However, the different splitting ratio and different power incident on the eye influence the performance of the setups in terms of sensitivity. Furthermore, the insertion losses of AWG 1 and AWG 2 were measured to be different, which also influenced the sensitivity. Table 3 summarizes the sensitivity-related differences between the two systems.
AWG 2 was measured to have fewer insertion losses, which resulted in a relative sensitivity improvement of +2.9 dB. Less power on the cornea resulted in an expected sensitivity drop of −2.4 dB. While in the setup with AWG 1, 90% of the light reflected from the retina was forwarded towards the detector, in the setup for AWG 2, only 50% was forwarded towards the detector, which accounts for the −2.6 dB sensitivity loss in the AWG 2 setup. Summing up these differences, the setup with AWG 2 was expected to perform 2.1 dB worse than AWG 1, assuming the imaging speed to be the same in both setups. Considering all sensitivity-related system differences between AWG 1 and AWG 2, we limited the AWG 2 setup to an imaging speed of 20 kHz. Compared to the imaging speeds selected for the AWG 1 setup, driving the setup with AWG 2 at 20 kHz gains 5.3 dB (in the case of 67 kHz, AWG 1) and 2.2 dB (in the case of 34 kHz, AWG 1) insensitivity. Therefore, the AWG 2 setup at a 20k Hz A-scan rate was expected to have a 3.2 dB higher sensitivity than AWG 1 at 67 kHz and a 0.1 dB higher sensitivity than AWG 1 at 34 kHz, i.e., the sensitivity in the range of ~90 dB (required for in vivo imaging) was expected. For AWG 1, the maximum possible imaging speed of 67 kHz (limited by the read-out speed of the camera of 70 kHz and additional fly-back time needed by the galvanometric mirrors) was needed for OCTA calculation. For a higher dynamic range, we chose to also drive the OCT setup with AWG 1 at half the imaging speed.
Data acquisition and post-processing
A field of view of 15 × 15° with a sampling of 400 × 200 pixels was acquired for each measurement. For volume and OCTA data acquisition, three and five B-scans per position were acquired for averaging purposes and OCTA calculation, respectively.
Data from the camera were sent to the computer via a frame grabber (PCIe 1430, National Instruments, USA). The acquisition was synchronized to the galvanometric scanners using a connector box (BNC-2120, National Instruments, USA) and controlled by MATLAB (Version R2015b, 184.108.40.2067246, Mathworks Inc., USA). The integration time of the camera was set to 50, 30, or 15 µs, which resulted in A-scan rates of 20 kHz (AWG 2), 34 kHz (AWG 1), and 67 kHz (AWG 1), respectively.
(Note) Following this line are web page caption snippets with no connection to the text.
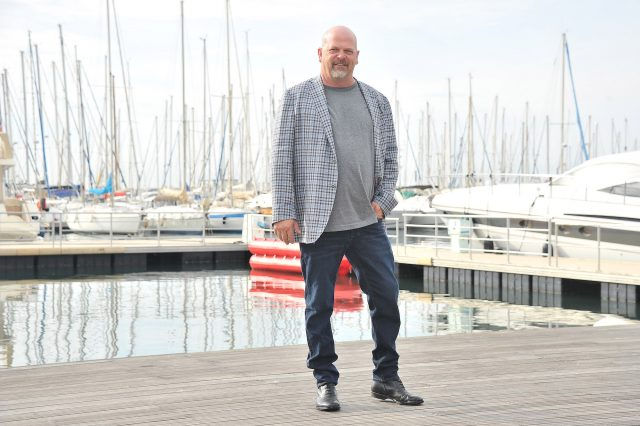 'Pawn Stars': Rick Harrison Spends Almost Half the Year Living Off-Grid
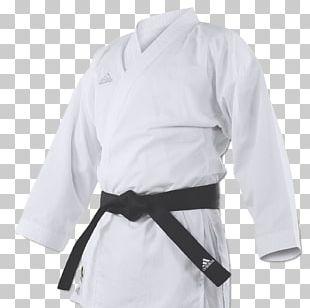 Karate Gi World Karate Federation Kumite Kimono PNG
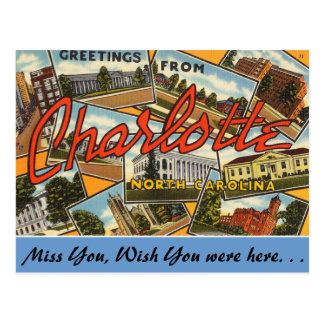 Greetings from Charlotte Postcard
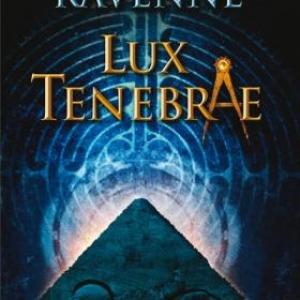 Lux Tenebrae de Giacometti Ravenne – Editions Fleuve Noir.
In the first post-processing step, the background of the acquired data was removed by subtracting the median spectrum of the entire B-scan. To reduce side lobes introduced by the non-Gaussian shape of the spectra, the data were first normalized by dividing them by the average of the background spectrum. The spectral data were then resampled to be linear in k-space following the resampling method of Dorrer44 and Wu45, which considers the nonlinearities of the system. Then, Gaussian windowing was performed. The dispersion of the system, as well as the remaining dispersion introduced by the eye, was also corrected using the method introduced in46. Finally, the Fourier transform was calculated, resulting in the depth profile of the sample. The reconstructed B-scans and volumes were loaded into ImageJ (Version 1.52p, National Institutes of Health, USA) and motion-corrected using a rigid body transformation of the StackReg plugin (Version July 7, 2011)47, followed by an ImageJ 3D median filter with kernel radii of x: 0.5 (fast axis), y: 0.5 (depth), and z: 2 (slow axis).28
For the complex-based OCTA calculation, an adapted version of Salas et al.48 was used. Due to the long acquisition time, bulk and eye motion artifacts were introduced into the recorded volume. To account for these, both axial motion and transverse motion were corrected. The five consecutive B-scans within a set of repetitions were aligned in the x–y axis (fast axis—depth) direction with respect to the first B-scan in a set to account for small motion between the five repetitions. To compute the complex-based OCTA image, the phase shift along the slow (scanning) axis, introduced by bulk motion, had to be compensated. For this, the phase difference between consecutive B-scans was calculated by multiplying the complex B-scan with the conjugate of the consecutive one. Then, for the resulting B-scan, the argument of the sum of the complex values along the A-scan direction (depth direction) was computed, generating a vector with an average phase shift value, corresponding to the axial bulk motion, for each fast (scanning) axis position. A moving average filter with a five-pixel window was applied to the vector to reduce phase noise. The average phase shift for each fast axis position was then added to each A-scan of the consecutive B-scans of the set. Low amplitude values (threshold selected empirically) were omitted by setting them to NaN. Finally, pairwise differences among the five bulk-motion-corrected complex B-scans at each slow axis position were computed, resulting in four differential complex B-scans. The average of the absolute values of the four B-scans was computed as one angiographic B-scan and calculated for every set of consecutive B-scans recorded at each slow axis position to retrieve an angiographic volume. To correct for remaining axial shifts along the slow axis direction, a global bulk motion correction was achieved by aligning all the OCTA B-scans axially to the central one of the volume. The transverse distortions introduced by eye motion, such as smooth pursuit, vergence shifts and saccade, were partially corrected by sequentially aligning the B-scans in the fast axis direction.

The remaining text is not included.